The proline hydroxylase domain-containing enzymes (PHD) act as cellular oxygen sensors and initiate a hypoxic signal cascade to induce a range of cellular responses to hypoxia especially in the aspect of energy and metabolic homeostasis regulation. AMP-activated protein kinase (AMPK) is recognized as a major energetic sensor and regulator of cardiac metabolism. However, the effect of PHD signal on AMPK has never been studied before. A PHD inhibitor (PHI), dimethyloxalylglycine and PHD2-specific RNA interference (RNAi) have been used to activate PHD signalling in neonatal rat cardiomyocytes. Both PHI and PHD2-RNAi activated AMPK pathway in cardiomyocytes effectively.

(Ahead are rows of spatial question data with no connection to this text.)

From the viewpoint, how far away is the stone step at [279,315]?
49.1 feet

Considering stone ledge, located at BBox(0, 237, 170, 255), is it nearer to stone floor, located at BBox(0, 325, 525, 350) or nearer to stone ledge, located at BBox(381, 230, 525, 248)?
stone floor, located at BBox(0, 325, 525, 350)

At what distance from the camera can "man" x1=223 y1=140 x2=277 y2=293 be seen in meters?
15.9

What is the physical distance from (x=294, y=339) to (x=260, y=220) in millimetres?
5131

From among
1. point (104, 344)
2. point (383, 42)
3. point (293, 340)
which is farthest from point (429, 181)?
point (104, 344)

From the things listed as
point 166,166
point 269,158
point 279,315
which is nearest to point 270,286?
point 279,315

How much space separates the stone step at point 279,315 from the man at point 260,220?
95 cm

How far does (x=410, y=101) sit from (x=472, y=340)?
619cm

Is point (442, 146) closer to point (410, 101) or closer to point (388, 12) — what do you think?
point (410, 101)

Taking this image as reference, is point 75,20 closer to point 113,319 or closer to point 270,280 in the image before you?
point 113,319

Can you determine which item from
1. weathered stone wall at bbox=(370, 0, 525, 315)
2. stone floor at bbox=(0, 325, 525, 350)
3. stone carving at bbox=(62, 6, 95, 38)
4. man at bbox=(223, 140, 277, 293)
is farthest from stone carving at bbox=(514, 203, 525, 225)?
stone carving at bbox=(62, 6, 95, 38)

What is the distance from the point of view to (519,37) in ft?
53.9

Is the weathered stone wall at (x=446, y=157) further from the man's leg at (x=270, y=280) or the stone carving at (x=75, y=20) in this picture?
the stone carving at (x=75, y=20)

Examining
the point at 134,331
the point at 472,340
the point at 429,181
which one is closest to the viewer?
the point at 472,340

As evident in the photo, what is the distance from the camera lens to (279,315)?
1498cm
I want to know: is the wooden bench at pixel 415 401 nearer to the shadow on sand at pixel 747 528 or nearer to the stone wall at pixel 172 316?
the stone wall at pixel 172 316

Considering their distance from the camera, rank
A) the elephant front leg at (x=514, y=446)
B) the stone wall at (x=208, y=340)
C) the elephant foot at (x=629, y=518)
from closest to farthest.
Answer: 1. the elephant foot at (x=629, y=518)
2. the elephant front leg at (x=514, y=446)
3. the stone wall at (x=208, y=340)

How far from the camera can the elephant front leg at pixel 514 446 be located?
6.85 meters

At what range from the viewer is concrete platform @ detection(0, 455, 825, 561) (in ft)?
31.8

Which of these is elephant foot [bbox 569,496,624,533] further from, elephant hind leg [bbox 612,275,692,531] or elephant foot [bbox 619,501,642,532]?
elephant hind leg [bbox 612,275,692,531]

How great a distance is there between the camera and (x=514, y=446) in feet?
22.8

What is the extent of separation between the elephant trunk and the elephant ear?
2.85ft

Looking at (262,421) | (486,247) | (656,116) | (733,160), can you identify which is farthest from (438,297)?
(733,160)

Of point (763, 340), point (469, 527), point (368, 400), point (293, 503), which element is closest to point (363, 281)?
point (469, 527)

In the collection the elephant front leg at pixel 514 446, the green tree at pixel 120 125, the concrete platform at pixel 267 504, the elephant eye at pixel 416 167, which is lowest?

In addition, the increased glucose uptake during normoxia and enhanced myocyte viability during hypoxia induced by PHI pretreatment were abrogated substantially upon AMPK inhibition with an adenoviral vector expressing a dominant negative mutant of AMPK-α1. Furthermore, chelation of intracellular Ca2+ by BAPTA, inhibition of calmodulin-dependent kinase kinase (CaMKK) with STO-609, or RNAi-mediated down-regulation of CaMKK α inhibited PHI-induced AMPK activation significantly. In contrast, down-regulation of LKB1 with adenoviruses expressing the dominant negative form did not affect PHI-induced AMPK activation.